Obviously I agree that those clips don't really mean much.

No one has "won" the race to autonomous vehicles.

The "race" is when a massive of amount of AVs are deployed on the road.

Waymo / Cruise are ahead in some areas, but behind in others vs. Tesla.
But those clips are far superior to anything demonstrated by Tesla so far. Obviously if Waymo One was as bad as the current FSD build there would be clips of that on the internet, it's not.
Waymo has deployed driverless vehicles and Cruise claims that they will shortly. Until Tesla does that there really isn't much to compare.
 
The problem is that Tesla can't really report meaningful numbers for disengagements with the data they are collecting because they aren't asking the driver why they disengaged FSD. (Maybe they do on their builds for employees, but we don't know about that.)

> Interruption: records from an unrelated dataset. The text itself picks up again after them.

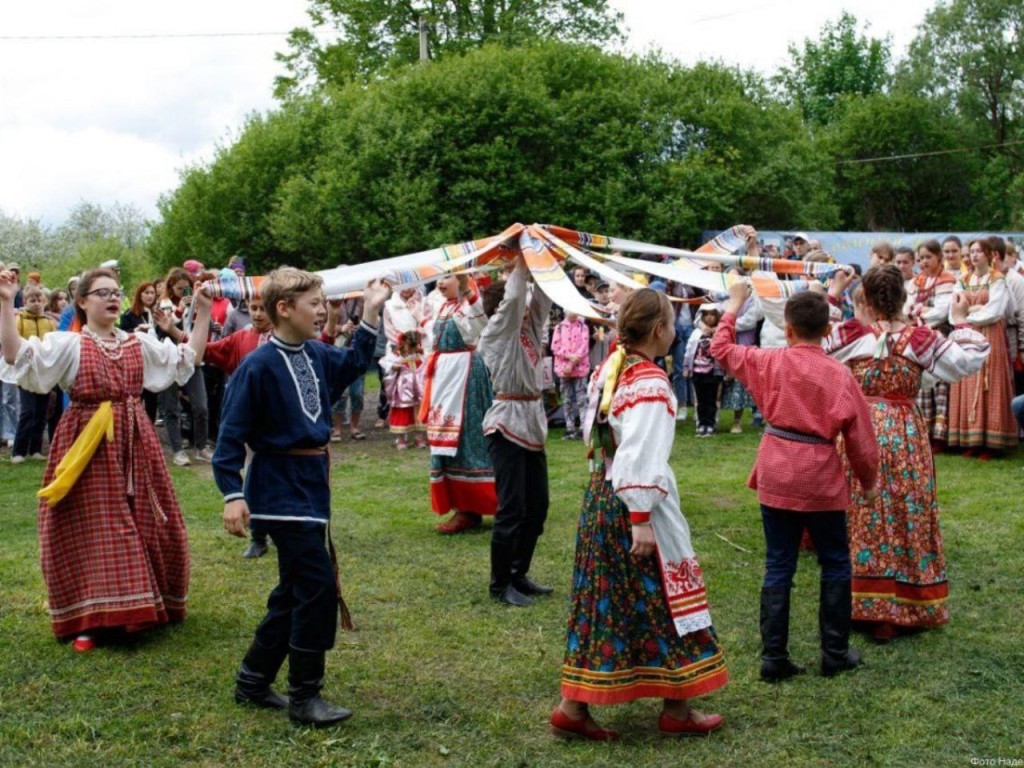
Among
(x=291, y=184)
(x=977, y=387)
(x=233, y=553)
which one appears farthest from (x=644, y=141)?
(x=233, y=553)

I was under the impression that our cars send back short video clips every time we disengage AP. So presumably, Tesla could analyze those video clips to figure out why the driver disengaged.

But regardless, Tesla must have some way of determining when FSD is safe enough to remove driver supervision. Tesla must have data to determine FSD safety. Tesla could share that.
 
Sad but true. Tesla won't be allowed to save lives early on.

People hate the idea of robots killing people. So until it has almost no chance of killing, then people will start to put pressure on law makers. At least 5 years away maybe 10.
It's funny that you keep claiming that Waymo is too safe when we have no idea how safe it is yet. I suppose Cruise and Waymo could present a problem for Tesla if regulators insist on using them as the benchmark even though a lower level of safety would still be far better than a human. I'm a little confused about why you think public pressure is necessary when you live in the center of autonomous vehicle testing and where Waymo and Cruise both have permits for testing without a safety driver.